Identify each line in the items below that contains the string "capturing" and copy those lines in full.

>>>

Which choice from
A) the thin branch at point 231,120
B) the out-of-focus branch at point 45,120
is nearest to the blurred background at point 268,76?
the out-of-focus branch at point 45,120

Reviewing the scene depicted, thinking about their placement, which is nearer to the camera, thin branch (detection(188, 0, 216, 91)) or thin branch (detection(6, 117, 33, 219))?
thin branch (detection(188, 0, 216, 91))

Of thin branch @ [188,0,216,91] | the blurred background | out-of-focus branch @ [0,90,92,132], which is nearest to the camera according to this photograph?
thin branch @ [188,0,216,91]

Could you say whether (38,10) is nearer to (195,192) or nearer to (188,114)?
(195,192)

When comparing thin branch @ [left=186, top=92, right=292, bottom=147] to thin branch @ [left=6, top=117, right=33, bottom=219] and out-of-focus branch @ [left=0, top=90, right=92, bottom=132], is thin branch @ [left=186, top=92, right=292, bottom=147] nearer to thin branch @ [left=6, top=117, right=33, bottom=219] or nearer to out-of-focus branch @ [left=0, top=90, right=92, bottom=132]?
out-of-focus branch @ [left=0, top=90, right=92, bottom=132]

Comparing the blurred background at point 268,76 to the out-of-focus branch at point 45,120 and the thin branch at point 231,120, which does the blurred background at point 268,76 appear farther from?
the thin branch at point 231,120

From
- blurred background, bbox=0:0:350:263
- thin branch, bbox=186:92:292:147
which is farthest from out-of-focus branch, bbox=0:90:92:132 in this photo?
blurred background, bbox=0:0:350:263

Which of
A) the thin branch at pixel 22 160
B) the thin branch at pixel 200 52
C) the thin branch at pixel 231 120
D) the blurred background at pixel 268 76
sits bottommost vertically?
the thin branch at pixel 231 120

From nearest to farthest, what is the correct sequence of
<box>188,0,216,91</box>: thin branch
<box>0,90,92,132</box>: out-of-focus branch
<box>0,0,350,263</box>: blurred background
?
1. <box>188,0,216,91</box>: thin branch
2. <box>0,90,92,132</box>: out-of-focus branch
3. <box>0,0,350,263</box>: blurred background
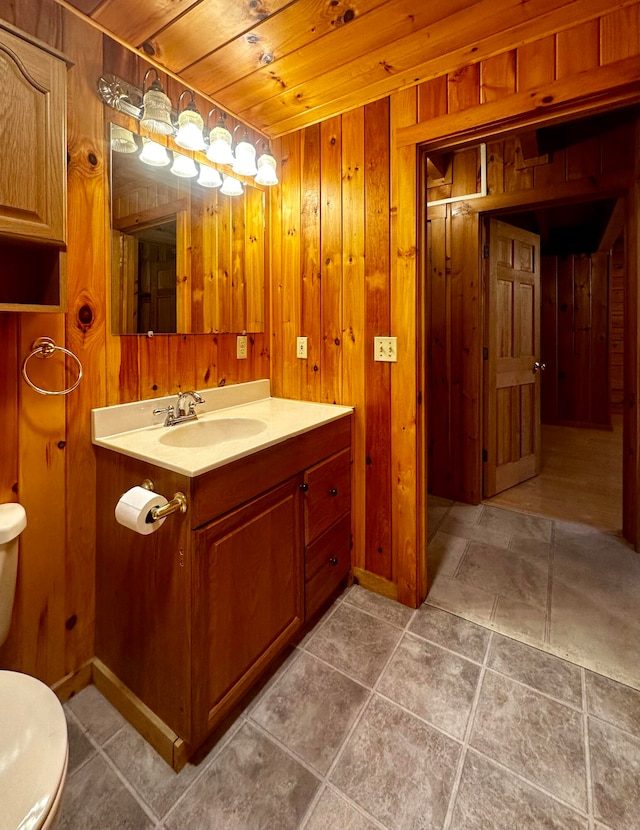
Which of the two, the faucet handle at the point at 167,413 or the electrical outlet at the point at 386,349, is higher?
the electrical outlet at the point at 386,349

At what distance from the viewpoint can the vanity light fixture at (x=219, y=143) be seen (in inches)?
62.4

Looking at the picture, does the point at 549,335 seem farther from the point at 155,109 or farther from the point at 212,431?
the point at 155,109

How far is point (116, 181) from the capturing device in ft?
4.58

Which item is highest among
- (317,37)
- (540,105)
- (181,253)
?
(317,37)

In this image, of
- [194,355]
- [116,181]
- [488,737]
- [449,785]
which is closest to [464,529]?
[488,737]

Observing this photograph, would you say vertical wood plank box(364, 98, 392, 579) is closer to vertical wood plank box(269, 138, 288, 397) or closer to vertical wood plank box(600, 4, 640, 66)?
vertical wood plank box(269, 138, 288, 397)

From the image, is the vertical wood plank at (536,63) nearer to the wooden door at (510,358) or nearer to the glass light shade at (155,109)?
the glass light shade at (155,109)

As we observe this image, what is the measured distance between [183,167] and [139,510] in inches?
54.5

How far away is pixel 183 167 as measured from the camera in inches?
63.4

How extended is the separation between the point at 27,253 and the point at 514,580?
242cm

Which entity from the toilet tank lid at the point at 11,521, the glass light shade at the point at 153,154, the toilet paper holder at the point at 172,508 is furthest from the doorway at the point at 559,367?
the toilet tank lid at the point at 11,521

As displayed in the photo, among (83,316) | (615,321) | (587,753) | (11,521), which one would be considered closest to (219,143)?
Answer: (83,316)

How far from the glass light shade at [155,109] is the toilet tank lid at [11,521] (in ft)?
4.37

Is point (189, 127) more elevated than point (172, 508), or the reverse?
point (189, 127)
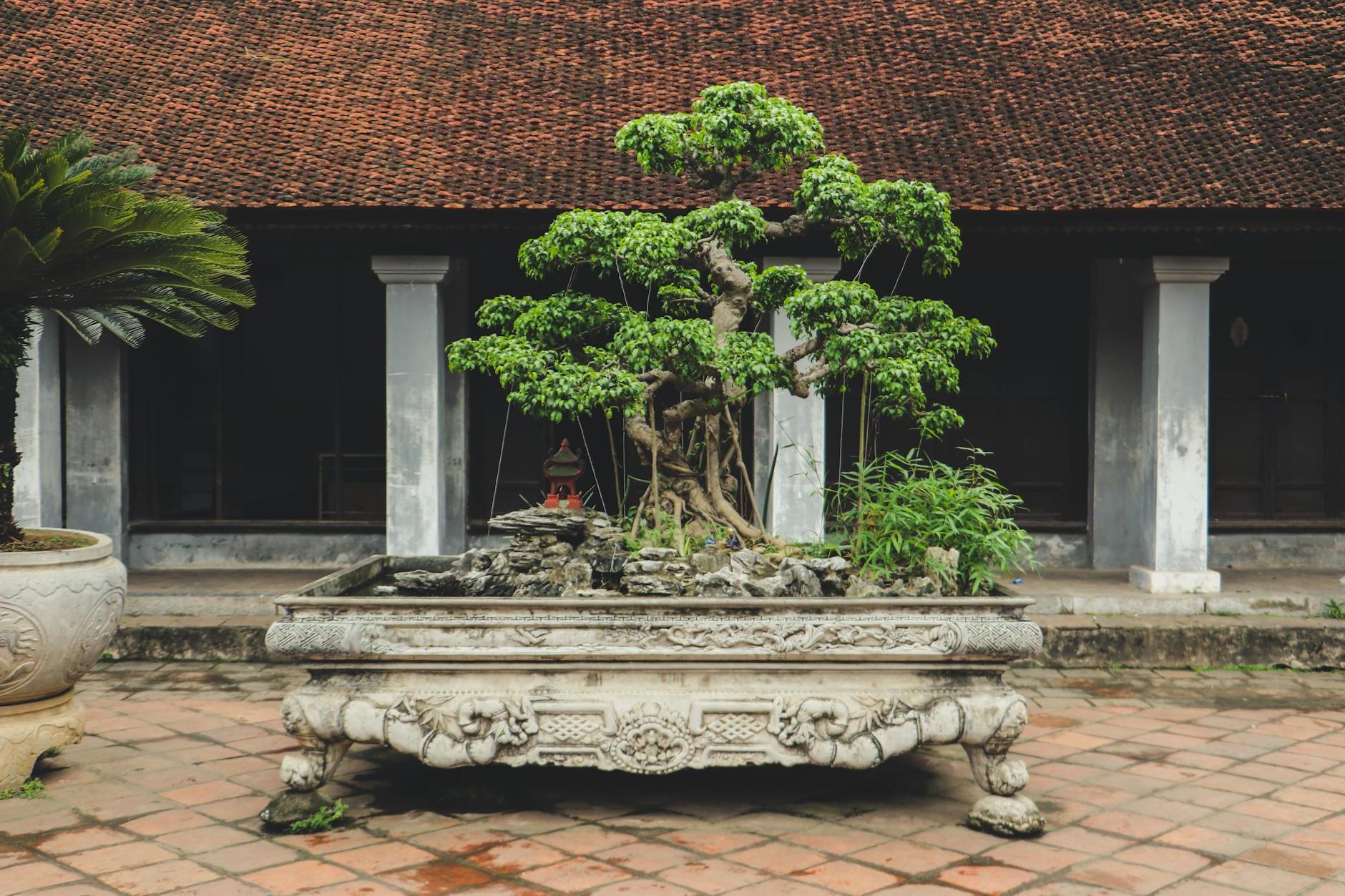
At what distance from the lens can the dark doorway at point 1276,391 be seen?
402 inches

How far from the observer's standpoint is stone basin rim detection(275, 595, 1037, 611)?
13.2ft

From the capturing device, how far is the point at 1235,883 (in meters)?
3.62

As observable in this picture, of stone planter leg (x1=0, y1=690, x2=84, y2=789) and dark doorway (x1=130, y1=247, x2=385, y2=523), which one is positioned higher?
dark doorway (x1=130, y1=247, x2=385, y2=523)

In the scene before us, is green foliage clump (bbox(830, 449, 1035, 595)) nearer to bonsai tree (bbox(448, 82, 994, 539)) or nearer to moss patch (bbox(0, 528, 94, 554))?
bonsai tree (bbox(448, 82, 994, 539))

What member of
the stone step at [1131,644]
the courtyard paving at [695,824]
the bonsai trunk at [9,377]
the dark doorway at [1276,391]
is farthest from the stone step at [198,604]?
the dark doorway at [1276,391]

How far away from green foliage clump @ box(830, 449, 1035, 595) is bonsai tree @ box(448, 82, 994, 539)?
1.36 feet

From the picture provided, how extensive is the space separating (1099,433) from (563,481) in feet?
15.1

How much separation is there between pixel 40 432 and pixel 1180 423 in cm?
861

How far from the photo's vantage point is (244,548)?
1015cm

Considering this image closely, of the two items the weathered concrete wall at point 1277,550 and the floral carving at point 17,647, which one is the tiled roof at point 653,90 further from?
the floral carving at point 17,647

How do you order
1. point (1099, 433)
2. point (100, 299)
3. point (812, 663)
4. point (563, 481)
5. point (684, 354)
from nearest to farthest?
point (812, 663), point (684, 354), point (100, 299), point (563, 481), point (1099, 433)

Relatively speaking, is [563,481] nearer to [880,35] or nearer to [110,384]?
[110,384]

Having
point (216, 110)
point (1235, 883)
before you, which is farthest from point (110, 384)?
point (1235, 883)

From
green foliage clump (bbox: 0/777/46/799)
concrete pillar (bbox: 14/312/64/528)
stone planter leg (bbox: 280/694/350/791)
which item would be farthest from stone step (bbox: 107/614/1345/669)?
stone planter leg (bbox: 280/694/350/791)
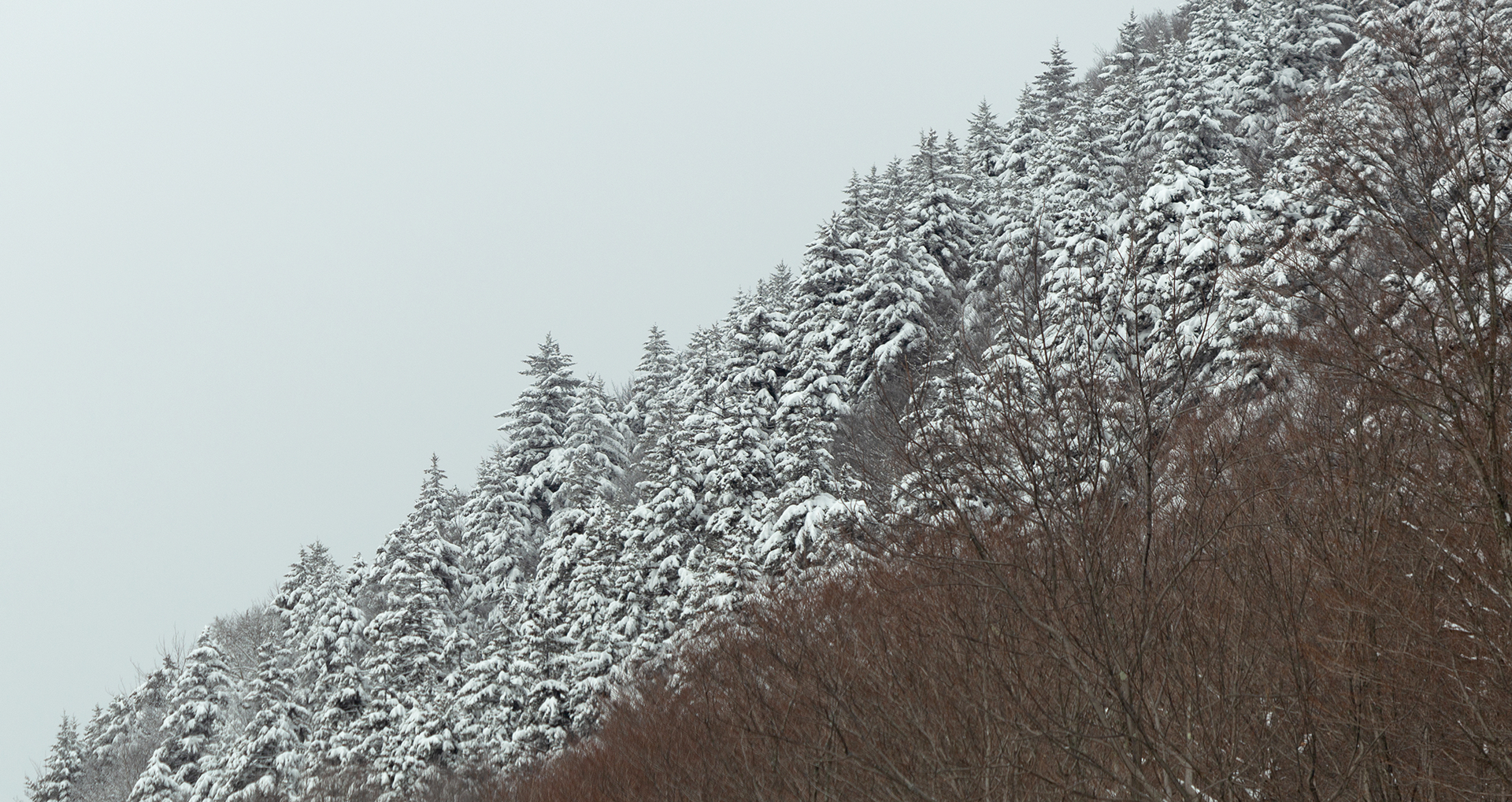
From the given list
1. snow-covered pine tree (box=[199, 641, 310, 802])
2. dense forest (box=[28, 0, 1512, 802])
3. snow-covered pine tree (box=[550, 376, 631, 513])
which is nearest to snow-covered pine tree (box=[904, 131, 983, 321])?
dense forest (box=[28, 0, 1512, 802])

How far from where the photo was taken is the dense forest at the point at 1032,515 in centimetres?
533

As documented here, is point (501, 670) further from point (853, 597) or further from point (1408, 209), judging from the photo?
point (1408, 209)

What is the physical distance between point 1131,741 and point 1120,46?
47.7 metres

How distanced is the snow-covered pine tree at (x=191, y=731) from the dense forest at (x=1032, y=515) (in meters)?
0.14

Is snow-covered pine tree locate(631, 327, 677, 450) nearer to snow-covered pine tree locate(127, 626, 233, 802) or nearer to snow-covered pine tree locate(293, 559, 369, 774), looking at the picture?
snow-covered pine tree locate(293, 559, 369, 774)

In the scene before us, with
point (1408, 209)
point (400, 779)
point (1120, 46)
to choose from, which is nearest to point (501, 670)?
point (400, 779)

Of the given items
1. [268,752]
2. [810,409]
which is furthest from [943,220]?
[268,752]

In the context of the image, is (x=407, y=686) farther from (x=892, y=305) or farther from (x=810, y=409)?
(x=892, y=305)

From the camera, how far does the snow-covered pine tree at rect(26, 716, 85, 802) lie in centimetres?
3578

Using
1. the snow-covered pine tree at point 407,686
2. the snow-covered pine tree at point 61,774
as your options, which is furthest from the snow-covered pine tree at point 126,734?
the snow-covered pine tree at point 407,686

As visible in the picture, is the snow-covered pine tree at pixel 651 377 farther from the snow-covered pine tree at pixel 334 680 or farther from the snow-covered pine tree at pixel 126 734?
the snow-covered pine tree at pixel 126 734

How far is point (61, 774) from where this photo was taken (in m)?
36.3

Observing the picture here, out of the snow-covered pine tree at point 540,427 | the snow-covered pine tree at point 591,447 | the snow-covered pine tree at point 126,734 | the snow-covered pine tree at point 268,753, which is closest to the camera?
the snow-covered pine tree at point 268,753

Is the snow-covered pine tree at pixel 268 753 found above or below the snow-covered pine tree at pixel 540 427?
below
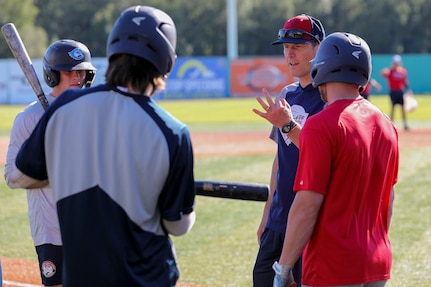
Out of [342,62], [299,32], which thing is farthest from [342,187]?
[299,32]

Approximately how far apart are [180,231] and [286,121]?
1.45m

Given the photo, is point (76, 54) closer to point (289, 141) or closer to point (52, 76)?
point (52, 76)

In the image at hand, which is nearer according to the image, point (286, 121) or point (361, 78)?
point (361, 78)

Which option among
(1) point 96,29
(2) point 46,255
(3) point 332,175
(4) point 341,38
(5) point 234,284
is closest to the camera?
(3) point 332,175

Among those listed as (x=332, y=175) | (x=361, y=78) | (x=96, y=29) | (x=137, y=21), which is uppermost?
(x=137, y=21)

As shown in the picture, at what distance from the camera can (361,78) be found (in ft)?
12.5

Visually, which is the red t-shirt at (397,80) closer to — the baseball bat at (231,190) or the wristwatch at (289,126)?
the baseball bat at (231,190)

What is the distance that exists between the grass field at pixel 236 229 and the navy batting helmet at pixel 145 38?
4.49m

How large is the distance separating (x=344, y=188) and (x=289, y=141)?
1303mm

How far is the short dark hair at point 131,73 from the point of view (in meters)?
3.22

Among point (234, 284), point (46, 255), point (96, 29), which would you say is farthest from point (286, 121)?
point (96, 29)

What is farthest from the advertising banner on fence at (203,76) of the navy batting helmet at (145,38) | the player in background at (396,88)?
the navy batting helmet at (145,38)

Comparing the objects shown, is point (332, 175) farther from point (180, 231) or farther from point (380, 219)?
point (180, 231)

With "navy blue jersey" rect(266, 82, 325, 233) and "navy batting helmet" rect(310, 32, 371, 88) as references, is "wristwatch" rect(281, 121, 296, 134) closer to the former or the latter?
"navy blue jersey" rect(266, 82, 325, 233)
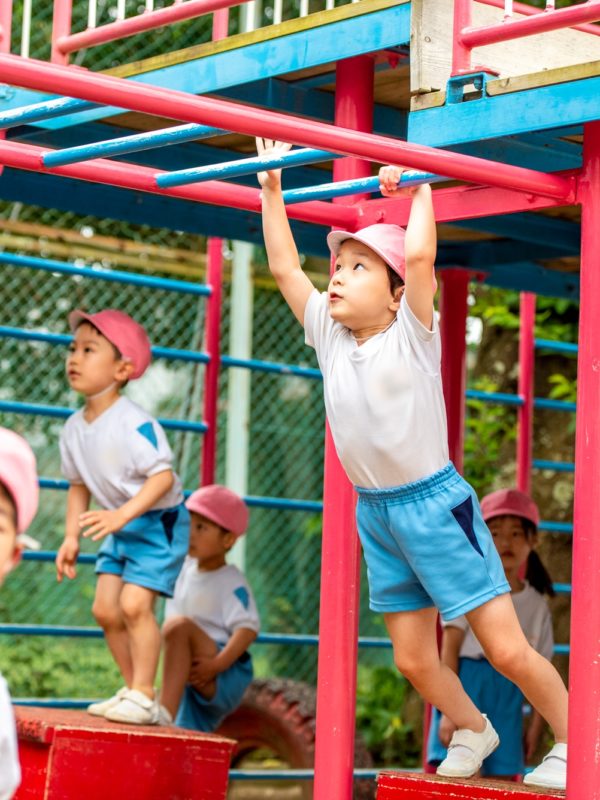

<<<

_SOLUTION TO THIS EXERCISE_.
How far is point (116, 181) from the capturing device in ft?
From the capturing device, how far is the point at 1235,883 (in meters)?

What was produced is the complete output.